Potenziato l'Ebav, l'ente bilaterale dell'artigianato veneto. Si è conclusa la trattativa interconfederale regionale che ha visto per quasi un anno confrontarsi le associazioni artigiane del Veneto con le organizzazioni sindacali dei lavoratori, sulla «riforma» di questo istituto. E alla fine, stando ai commenti dei protagonisti riportati in una nota congiunta, «l'accordo ha portato alla definizione di un complesso di misure sindacalmente innovative, adeguate alla difficile situazione economica e che entrano nel merito dei problemi». La sigla è stata messa da Confartigianato, Cna, Casartigiani del Veneto e dalle rappresentanze regionali di Cgil-Cisl e Uil.
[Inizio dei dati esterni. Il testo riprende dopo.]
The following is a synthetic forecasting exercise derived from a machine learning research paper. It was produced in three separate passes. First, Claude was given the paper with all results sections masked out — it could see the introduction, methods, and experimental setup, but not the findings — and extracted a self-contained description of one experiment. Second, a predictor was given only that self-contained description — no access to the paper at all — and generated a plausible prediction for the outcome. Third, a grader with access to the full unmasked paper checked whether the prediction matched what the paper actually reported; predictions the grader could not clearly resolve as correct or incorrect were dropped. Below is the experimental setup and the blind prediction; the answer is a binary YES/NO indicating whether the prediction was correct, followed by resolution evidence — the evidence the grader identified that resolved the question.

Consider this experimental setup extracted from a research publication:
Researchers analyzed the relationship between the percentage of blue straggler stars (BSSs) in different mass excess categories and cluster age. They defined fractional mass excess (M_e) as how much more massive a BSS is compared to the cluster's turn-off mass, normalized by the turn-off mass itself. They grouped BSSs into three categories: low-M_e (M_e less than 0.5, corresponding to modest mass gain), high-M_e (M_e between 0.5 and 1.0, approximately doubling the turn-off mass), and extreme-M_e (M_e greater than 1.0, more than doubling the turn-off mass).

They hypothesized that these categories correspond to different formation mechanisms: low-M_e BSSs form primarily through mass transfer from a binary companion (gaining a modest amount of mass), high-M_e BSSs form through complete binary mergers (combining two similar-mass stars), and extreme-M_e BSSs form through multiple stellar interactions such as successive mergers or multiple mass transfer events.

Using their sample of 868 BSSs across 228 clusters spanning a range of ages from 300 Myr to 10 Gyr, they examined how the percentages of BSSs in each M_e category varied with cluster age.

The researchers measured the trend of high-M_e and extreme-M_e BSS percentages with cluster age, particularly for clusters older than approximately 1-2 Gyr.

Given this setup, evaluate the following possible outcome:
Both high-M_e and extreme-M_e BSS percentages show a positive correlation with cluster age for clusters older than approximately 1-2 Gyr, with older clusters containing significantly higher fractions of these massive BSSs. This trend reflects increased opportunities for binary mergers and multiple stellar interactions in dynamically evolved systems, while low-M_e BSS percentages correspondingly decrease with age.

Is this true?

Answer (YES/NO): NO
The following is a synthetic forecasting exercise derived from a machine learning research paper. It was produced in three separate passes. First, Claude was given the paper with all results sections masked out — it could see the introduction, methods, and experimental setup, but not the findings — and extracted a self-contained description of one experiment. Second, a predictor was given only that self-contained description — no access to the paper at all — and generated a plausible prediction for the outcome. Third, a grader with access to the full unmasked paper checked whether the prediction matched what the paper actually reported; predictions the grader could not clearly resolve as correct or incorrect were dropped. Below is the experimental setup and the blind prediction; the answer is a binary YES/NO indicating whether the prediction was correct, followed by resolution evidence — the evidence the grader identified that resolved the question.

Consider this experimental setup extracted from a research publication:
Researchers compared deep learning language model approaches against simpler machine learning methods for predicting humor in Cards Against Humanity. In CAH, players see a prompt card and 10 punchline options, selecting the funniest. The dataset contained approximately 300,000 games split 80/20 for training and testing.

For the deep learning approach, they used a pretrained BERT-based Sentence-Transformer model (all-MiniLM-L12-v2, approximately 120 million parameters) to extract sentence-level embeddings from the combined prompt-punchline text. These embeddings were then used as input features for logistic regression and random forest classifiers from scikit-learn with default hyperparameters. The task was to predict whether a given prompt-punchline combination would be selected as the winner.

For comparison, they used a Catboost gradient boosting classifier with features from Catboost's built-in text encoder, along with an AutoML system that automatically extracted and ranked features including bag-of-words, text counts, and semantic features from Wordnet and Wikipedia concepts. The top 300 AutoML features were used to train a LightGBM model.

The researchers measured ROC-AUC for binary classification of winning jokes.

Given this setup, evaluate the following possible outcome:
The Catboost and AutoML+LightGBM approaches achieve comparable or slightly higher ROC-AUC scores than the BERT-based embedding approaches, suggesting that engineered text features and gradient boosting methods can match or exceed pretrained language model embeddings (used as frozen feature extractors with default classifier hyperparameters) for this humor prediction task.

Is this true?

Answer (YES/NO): YES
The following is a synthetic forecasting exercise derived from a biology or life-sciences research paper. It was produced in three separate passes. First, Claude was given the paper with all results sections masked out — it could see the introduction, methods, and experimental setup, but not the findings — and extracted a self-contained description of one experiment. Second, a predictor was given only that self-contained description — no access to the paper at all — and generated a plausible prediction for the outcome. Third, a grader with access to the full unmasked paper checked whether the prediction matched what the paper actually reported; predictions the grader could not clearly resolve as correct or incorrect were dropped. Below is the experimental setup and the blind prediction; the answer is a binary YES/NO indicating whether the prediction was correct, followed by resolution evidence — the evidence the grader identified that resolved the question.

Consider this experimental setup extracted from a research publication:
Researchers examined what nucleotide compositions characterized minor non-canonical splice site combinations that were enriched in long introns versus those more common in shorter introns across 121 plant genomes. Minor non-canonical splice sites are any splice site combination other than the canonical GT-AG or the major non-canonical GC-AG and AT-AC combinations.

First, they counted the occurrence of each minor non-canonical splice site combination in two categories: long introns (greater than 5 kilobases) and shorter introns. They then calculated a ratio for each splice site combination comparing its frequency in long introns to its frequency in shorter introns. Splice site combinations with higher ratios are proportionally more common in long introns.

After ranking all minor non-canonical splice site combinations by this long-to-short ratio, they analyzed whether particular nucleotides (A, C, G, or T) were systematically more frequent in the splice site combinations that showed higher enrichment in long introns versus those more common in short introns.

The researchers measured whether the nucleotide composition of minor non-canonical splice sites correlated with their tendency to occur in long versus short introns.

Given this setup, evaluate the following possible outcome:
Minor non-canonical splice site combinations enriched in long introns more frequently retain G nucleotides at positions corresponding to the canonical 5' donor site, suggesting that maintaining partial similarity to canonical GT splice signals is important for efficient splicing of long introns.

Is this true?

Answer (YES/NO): NO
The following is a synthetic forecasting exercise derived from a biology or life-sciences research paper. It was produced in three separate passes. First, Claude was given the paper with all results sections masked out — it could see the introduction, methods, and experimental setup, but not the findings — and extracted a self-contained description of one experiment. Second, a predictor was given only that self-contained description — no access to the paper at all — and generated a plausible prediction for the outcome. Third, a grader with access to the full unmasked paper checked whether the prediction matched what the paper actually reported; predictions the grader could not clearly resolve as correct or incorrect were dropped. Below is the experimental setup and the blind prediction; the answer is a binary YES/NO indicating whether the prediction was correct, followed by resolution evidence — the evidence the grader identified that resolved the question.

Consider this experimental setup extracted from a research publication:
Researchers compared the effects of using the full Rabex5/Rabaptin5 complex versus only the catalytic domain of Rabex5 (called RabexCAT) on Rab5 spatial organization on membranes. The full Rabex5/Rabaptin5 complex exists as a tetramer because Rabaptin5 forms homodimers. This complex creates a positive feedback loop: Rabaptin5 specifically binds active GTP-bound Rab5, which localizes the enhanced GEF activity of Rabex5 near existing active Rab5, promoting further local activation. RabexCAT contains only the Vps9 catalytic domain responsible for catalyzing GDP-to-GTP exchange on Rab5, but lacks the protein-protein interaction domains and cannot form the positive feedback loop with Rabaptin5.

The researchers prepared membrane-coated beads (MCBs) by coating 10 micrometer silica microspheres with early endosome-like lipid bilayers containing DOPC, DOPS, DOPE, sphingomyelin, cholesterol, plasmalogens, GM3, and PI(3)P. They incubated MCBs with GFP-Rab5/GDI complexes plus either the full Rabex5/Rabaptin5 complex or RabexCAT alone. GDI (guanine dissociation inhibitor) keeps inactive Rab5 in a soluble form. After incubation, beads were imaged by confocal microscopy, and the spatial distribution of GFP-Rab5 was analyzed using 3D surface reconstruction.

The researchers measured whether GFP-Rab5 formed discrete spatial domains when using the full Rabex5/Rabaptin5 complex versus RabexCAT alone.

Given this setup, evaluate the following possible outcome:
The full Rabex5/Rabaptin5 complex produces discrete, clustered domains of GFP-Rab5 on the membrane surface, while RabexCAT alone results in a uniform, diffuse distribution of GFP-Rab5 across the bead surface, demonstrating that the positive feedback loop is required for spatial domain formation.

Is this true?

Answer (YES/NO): YES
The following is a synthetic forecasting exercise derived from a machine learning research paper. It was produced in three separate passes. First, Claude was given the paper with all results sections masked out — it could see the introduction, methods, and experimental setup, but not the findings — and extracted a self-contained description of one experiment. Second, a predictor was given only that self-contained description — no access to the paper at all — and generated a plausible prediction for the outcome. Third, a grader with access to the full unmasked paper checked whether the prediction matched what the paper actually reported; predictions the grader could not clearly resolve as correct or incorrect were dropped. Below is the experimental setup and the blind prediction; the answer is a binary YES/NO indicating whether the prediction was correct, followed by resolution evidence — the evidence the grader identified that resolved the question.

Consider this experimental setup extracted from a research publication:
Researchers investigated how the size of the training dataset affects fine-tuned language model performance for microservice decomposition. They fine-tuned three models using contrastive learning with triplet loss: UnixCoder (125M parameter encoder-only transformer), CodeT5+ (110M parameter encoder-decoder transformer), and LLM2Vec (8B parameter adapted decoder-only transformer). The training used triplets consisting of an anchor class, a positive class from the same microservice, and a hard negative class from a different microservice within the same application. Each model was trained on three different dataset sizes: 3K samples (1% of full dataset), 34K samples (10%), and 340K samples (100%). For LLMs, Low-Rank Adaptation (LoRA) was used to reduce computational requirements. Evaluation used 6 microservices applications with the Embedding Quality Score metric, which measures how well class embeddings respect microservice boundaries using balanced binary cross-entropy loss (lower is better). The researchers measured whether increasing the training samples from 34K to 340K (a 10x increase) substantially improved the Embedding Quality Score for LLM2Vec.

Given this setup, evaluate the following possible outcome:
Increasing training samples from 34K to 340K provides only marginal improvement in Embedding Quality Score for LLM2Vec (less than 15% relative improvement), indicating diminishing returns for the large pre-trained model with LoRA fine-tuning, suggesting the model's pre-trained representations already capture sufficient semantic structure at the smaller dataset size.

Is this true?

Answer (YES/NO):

In particolare le novità riguardano tre aspetti: una manovra straordinaria che aumenta del 50% le disponibilità del primo livello di Ebav (circa 7 milioni di euro), quelle rivolte a tutte le imprese e a tutti i lavoratori senza distinzione di categoria; secondo, ci sono nuove risorse destinate alla formazione aziendale per l'apprendistato con una innovativa azione direttamente in azienda; e infine una conferma potenziata dell'assetto delle relazioni sindacali nel Veneto. Tre obiettivi che hanno un denominatore comune: «la salvaguardia del vero patrimonio del mondo delle imprese artigiane della regione, la forza lavoro e la competitività del sistema.
In particolare, il 56% delle risorse viene equamente ripartito tra sostegno alle imprese (con contributi a fondo perduto per innovazione, energie rinnovabili, brevetti, macchinari, etc) per consolidare, promuovere e sostenere la parte sana del tessuto artigiano, e i sussidi destinati a sostenere i lavoratori in caso di licenziamento.
A questo proposito è stato attivato in via sperimentale anche uno strumento innovativo dedicato all'accompagnamento alla ricollocazione occupazionale sul quale sarà coinvolta anche la Regione.
Altre linee di intervento riguardano poi i sussidi scolastici, gli incentivi per la crescita della qualità dell'occupazione dipendente e la formazione legata all'apprendistato. Un 5% delle risorse di primo livello è stato dedicato poi alla sicurezza per progetti che vedano coinvolto anche il sistema bilaterale dedicato: il Cobis.
Infine l'accordo interconfederale dà avvio, in anteprima assoluta, a due opportunità che dispiegheranno tutte le proprie potenzialità in futuro: si tratta della previdenza sanitaria integrativa.
Non poteva mancare infine un capitolo delle intese dedicato ai fondi necessari per proseguire anche nel 2010 nell'esperienza positiva di sostegno ai lavoratori sospesi in caso di crisi aziendali, procedura propedeutica alla Cig in deroga. Gli impegni di assoluto rilievo messi in campo per il primo livello rischiavano infatti di mettere a rischio l'equilibrio finanziario del livello categoriale. Le parti hanno stabilito pertanto a livello intercategoriale, un aumento straordinario per due anni dei contributi al secondo livello per alimentare i fondi destinati alle sospensioni.